Vijayawada: Covid-19 waste dumped in the open poses hazard

Empanelled agency disposes of biomedical waste as per norms.
Used gloves found in a public location. (Photo | Ashitha Jayaprakash)
Used gloves found in a public location. (Photo | Ashitha Jayaprakash)

VIJAYAWADA: Concerns over the indiscriminate dumping of biomedical waste in the dumping yards have only increased during the Covid-19 pandemic. While the Centre for Disease Control and Prevention and the country’s pollution watchdog Central Pollution Control Board (CPCB) have issued guidelines and directed the State governments to follow them strictly while handling the Covid-19 biomedical waste, many personal protective equipment (PPE) kits, used masks, empty saline bottles, oxygen masks and other waste material packed in yellow-coloured bags were found disposed of, along with the regular solid waste, at Ajit Singh Nagar dump yard in Vijayawada on Friday.

When asked, dump yard supervisor Srinivas denied it was biomedical waste.
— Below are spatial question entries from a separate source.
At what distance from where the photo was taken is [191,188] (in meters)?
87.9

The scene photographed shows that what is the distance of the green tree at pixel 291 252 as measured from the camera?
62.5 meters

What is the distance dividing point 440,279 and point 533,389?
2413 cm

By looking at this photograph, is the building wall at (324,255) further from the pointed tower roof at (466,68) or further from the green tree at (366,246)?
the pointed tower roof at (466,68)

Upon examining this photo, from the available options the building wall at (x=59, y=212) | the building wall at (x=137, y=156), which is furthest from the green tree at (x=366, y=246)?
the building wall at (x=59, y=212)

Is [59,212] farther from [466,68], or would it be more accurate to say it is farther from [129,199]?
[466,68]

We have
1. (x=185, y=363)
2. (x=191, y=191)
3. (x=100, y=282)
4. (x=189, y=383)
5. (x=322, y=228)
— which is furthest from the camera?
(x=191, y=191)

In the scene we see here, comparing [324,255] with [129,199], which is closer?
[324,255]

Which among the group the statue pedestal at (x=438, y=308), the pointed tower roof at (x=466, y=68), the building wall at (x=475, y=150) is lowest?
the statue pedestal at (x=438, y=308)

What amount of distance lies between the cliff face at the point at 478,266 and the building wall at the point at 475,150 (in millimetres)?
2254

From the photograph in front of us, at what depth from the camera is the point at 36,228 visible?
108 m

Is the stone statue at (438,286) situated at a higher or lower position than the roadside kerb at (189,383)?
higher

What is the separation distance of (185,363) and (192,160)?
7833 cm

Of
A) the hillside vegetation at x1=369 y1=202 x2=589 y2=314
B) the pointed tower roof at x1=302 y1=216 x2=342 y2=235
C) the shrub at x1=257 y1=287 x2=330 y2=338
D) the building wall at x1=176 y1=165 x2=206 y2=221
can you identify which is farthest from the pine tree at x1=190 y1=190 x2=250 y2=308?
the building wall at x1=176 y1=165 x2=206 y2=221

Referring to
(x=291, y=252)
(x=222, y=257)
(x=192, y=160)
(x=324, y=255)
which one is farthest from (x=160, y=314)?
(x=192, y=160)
However, one of the excavator operators, on condition of anonymity, told TNIE that the waste was brought from Covid-19 facilities. When contacted, Vijayawada Municipal Corporation chief V Prasanna Venkatesh said, “The hospitals have to tie up with empanelled biomedical waste processing agency. The empanelment is done by the Andhra Pradesh Pollution Control Board (APPCB). We don’t take the biomedical waste and it is the responsibility of hospitals to dispose it of.”
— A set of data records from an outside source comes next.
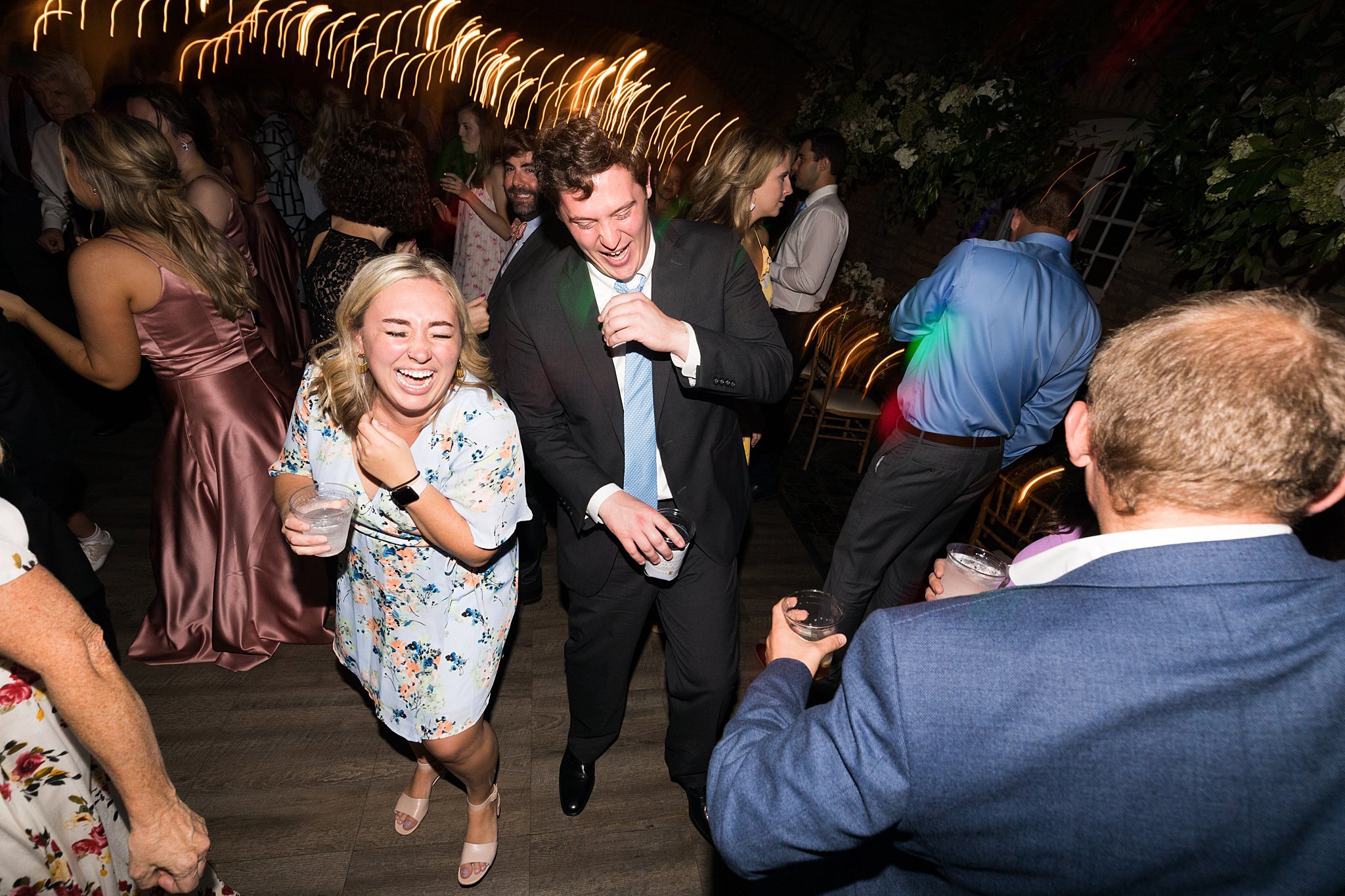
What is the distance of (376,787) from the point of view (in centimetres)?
220

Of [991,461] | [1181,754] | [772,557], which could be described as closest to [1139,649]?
[1181,754]

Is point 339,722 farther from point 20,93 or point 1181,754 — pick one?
point 20,93

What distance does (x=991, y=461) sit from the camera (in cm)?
A: 262

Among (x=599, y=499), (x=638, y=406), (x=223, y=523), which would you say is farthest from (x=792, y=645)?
(x=223, y=523)

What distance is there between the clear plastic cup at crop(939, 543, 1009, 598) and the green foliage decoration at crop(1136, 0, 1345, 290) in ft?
7.51

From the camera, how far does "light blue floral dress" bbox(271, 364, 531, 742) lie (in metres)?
1.58

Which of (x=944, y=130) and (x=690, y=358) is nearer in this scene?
(x=690, y=358)

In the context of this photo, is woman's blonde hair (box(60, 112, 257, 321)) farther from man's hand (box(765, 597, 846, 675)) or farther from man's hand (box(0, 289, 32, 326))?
man's hand (box(765, 597, 846, 675))

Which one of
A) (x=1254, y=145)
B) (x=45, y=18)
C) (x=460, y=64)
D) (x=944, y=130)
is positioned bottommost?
(x=45, y=18)

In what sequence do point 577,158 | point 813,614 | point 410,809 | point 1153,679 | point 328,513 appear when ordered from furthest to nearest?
point 410,809, point 577,158, point 328,513, point 813,614, point 1153,679

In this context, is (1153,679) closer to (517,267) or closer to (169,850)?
(169,850)

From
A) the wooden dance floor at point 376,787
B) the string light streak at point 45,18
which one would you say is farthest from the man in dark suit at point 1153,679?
the string light streak at point 45,18

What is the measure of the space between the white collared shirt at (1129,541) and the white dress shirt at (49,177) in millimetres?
5324

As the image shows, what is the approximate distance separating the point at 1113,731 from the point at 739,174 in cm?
275
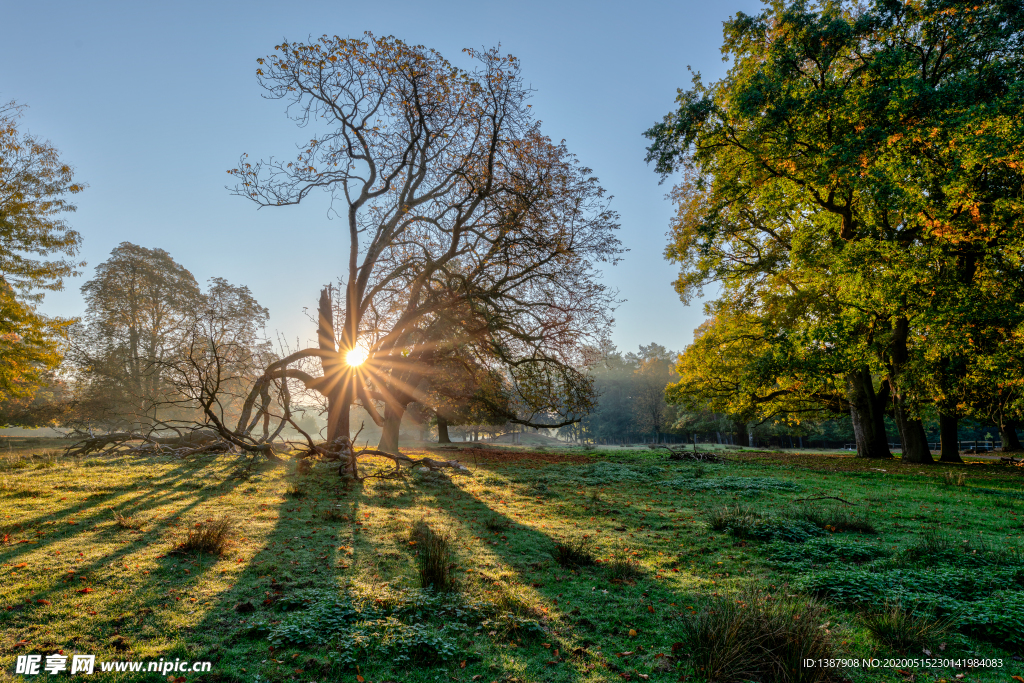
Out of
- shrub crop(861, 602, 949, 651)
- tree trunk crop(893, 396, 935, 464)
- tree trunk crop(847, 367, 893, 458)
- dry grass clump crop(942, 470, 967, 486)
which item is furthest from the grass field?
tree trunk crop(847, 367, 893, 458)

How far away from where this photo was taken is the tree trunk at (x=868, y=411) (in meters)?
21.7

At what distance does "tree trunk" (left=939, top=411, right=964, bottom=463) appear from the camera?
65.1 ft

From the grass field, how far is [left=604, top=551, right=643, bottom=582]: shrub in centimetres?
3

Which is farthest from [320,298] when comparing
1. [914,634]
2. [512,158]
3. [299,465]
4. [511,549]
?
[914,634]

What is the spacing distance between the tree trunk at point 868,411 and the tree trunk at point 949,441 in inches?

City-based Safenviron, which has been disposing of biomedical waste generated from Krishna and Guntur districts since 1999, has also been entrusted with the task of disposing of Covid-19 biomedical waste. Safenviron director V Venkateshwara Rao said that the company personally collects biomedical waste only from the hospitals. 
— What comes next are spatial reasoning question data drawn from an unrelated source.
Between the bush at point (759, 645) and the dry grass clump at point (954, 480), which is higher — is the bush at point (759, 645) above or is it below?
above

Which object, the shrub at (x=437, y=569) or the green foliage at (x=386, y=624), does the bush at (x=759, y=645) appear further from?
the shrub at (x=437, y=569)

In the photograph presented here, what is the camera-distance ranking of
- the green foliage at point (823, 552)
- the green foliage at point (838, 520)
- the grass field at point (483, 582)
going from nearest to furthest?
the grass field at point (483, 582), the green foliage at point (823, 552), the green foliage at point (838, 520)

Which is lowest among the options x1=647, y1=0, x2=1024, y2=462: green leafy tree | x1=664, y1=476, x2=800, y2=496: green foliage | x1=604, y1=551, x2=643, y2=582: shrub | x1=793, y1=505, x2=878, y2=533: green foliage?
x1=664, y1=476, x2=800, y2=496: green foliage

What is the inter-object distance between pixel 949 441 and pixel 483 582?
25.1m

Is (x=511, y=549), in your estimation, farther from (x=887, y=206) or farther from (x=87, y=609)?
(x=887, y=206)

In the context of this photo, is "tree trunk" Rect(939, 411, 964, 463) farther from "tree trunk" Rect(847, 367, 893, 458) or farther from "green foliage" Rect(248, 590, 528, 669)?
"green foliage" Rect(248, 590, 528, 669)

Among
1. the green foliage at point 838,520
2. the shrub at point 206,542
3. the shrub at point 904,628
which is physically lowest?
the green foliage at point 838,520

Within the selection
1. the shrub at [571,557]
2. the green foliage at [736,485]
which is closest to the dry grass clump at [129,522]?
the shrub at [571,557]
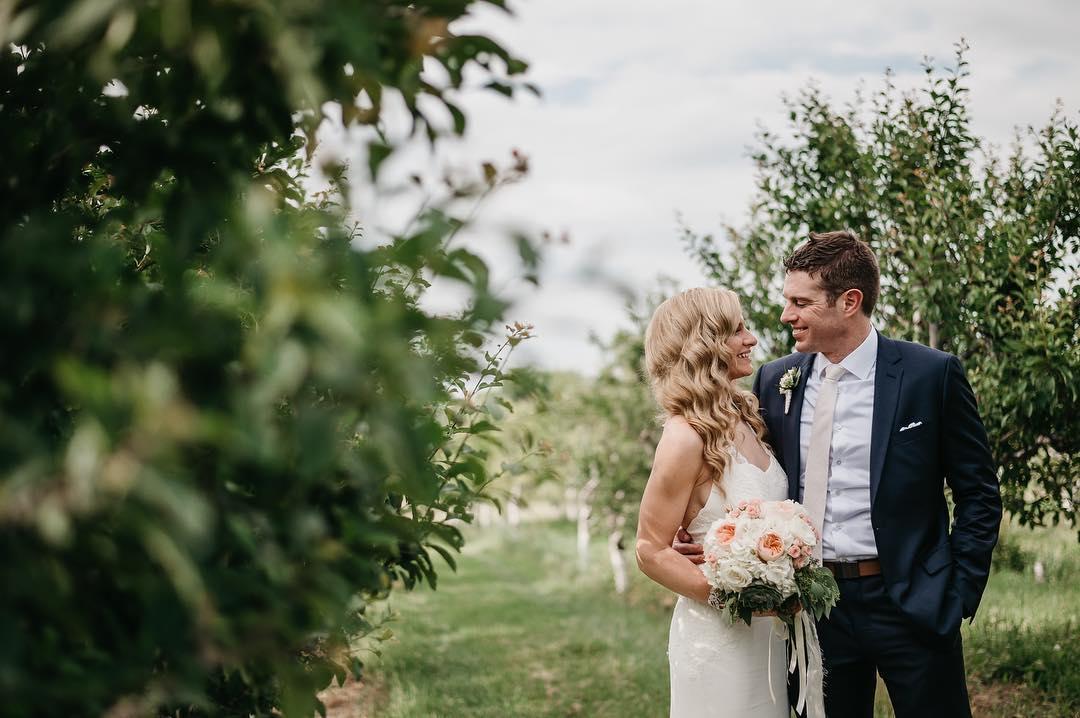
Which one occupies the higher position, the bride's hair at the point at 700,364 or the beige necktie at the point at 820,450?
the bride's hair at the point at 700,364

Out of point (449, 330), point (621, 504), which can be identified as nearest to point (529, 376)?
point (449, 330)

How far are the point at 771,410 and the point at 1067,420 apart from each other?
3.69 metres

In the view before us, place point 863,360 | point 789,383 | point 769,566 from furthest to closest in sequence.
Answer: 1. point 789,383
2. point 863,360
3. point 769,566

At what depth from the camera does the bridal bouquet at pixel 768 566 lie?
323 centimetres

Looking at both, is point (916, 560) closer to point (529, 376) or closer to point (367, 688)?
point (529, 376)

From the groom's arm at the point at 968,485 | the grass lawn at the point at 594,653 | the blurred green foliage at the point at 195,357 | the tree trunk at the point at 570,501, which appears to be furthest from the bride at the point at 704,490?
the tree trunk at the point at 570,501

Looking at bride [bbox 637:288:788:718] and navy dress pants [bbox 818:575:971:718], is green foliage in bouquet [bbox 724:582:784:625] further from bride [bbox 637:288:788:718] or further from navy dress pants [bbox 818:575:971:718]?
navy dress pants [bbox 818:575:971:718]

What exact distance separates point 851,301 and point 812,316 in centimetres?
21

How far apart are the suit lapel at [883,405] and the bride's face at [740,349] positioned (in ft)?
1.93

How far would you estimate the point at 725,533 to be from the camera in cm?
338

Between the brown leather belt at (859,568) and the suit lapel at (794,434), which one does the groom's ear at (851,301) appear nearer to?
the suit lapel at (794,434)

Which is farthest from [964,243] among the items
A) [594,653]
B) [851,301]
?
[594,653]

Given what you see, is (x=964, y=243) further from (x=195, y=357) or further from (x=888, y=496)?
(x=195, y=357)

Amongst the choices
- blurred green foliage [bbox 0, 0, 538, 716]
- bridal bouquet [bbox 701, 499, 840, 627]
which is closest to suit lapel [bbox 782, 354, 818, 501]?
bridal bouquet [bbox 701, 499, 840, 627]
“Initially for over a month, we used to collect biomedical waste from every facility - hospitals, COVID care centres and quarantine centres. But since June, we started collecting medical waste only from hospitals. While, VMC workers collect the biomedical waste from various places and dump it at the yard, our workers pick it up everyday.”

He said that even if the waste is brought to the yard, it has to be kept separately and away from garbage. APPCB chief BSS Prasad said, “Normally, the waste is directly taken to the disposal unit of the company. All the vehicles used by the company to collect and transport waste have GPS.”